Nelson founded his company, JoeScan, from his dorm room in Washington State University’s Streit Hall in 1999, the year before earning his bachelor’s degree in electrical engineering.

A few years later, he and Ryan Phelps ’00, ’02 M.S., needed work after cutbacks at TriGeo Network Security. In less than a year, the two brought JoeScan’s first model to market. Since then, Nelson has hired four more people, including design engineer Austin Skyles ’02. And now JoeScan is a familiar name in the sawmill industry. “Our focus has been on making the scanners simpler to use and less expensive,” says Nelson, whose typical unit costs $8,000, well under the price of most competitors’ scanners.

The technology employs line lasers and ultra-fast digital cameras that allow computers to almost instantaneously reset automatic saws to get the most valuable lumber in the least time from every section of raw wood.
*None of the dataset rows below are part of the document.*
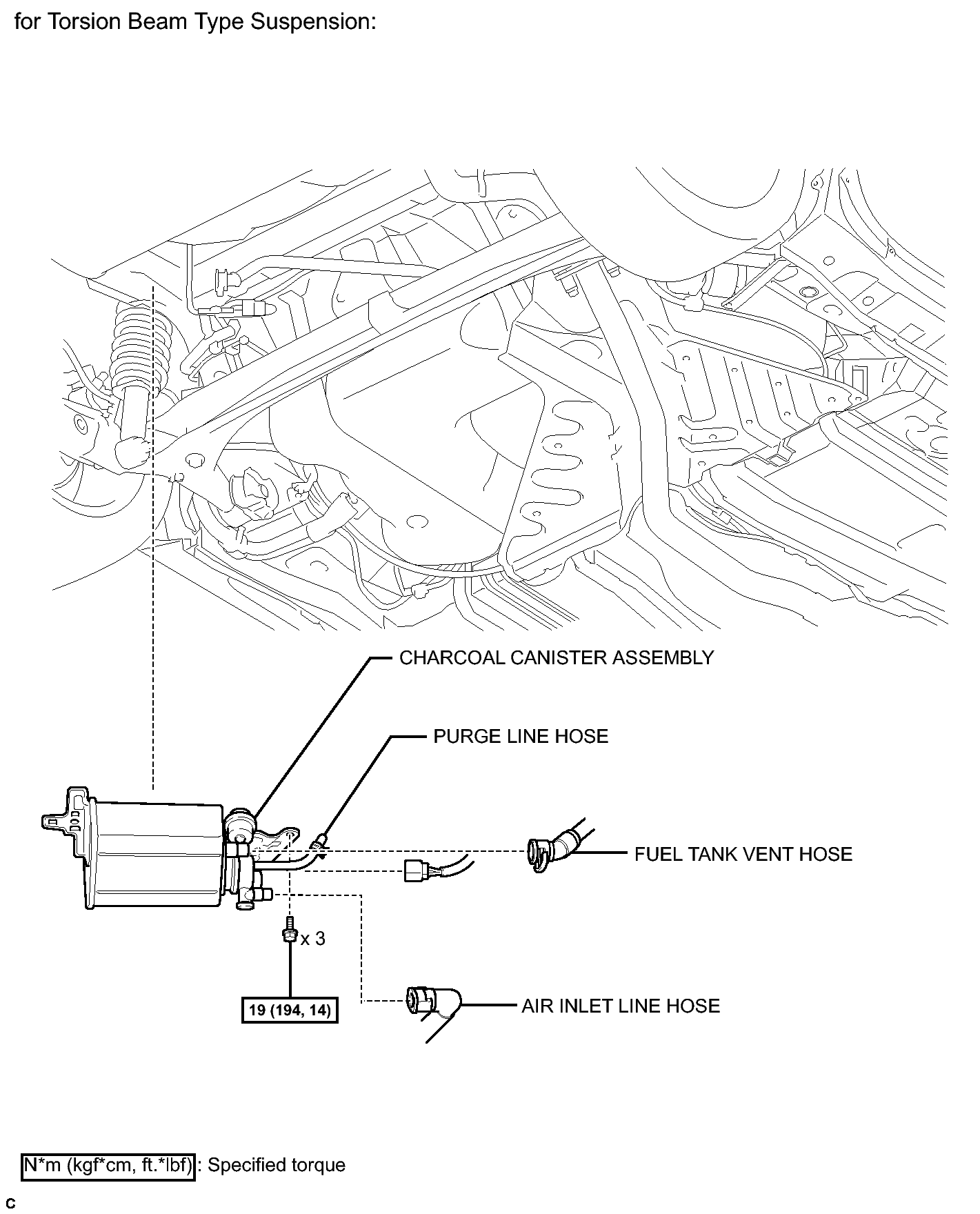 for Torsion Beam Type Suspension:

CHARCOAL CANISTER ASSEMBLY

PURGE LINE HOSE

FUEL TANK VENT HOSE

x 3

19 (194, 14)

AIR INLET LINE HOSE

N*m (kgf*cm, ft.*lbf) : Specified torque

C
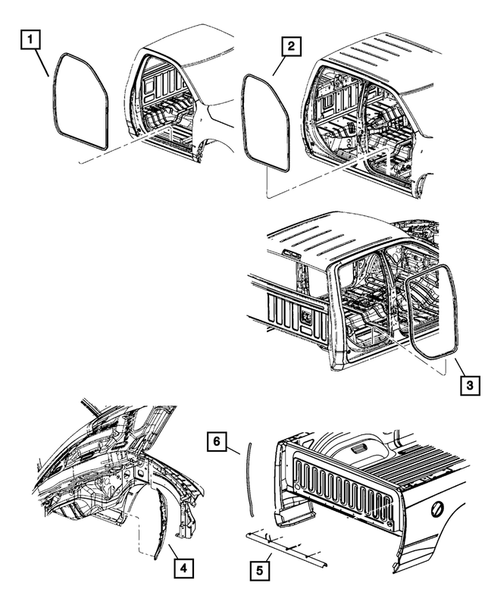 1
2
3
6
4
5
Joey Nelson remembers tinkering with computers at age five. Well before the Internet revolution he was writing programs and setting up bulletin boards with as many as 100 users.

“He’s always been a scientific and investigative kind of guy. He had to prove things to himself,” says his father, Rod Nelson ’70, whose Nelson Bros. Engineering primarily helps improve mill production through technology.

In the early 1990s, a railroad client wanted Rod Nelson to write software to guide rail-grinding equipment. He handed the job off to Joey, who was still in high school but was also enrolled in college programming classes. The result was so good it was used in the Chunnel undersea railroad connecting England and France. “It was unbelievable now that I look back at it,” Rod Nelson says. “At the time it seemed normal.”

During Nelson’s visit to Columbia Vista, eight JoeScan JS-20 scanners blasted red beams across passing slabs of wood to collect data to configure the blades. In less time than it would take a human to grab a measuring tape, smooth lumber was streaking down a conveyor belt.

To think, Rod Nelson tried to steer his son toward another career. “His advice was, don’t get into the sawmill industry because it’s somewhat of a dead end,” Joey recalls. But the son ignored his father’s advice. “My rationalization for getting into it is that the scanning technology actually could be used outside the sawmill industry,” even if his success in the sawmill industry so far hasn’t left him time to branch out.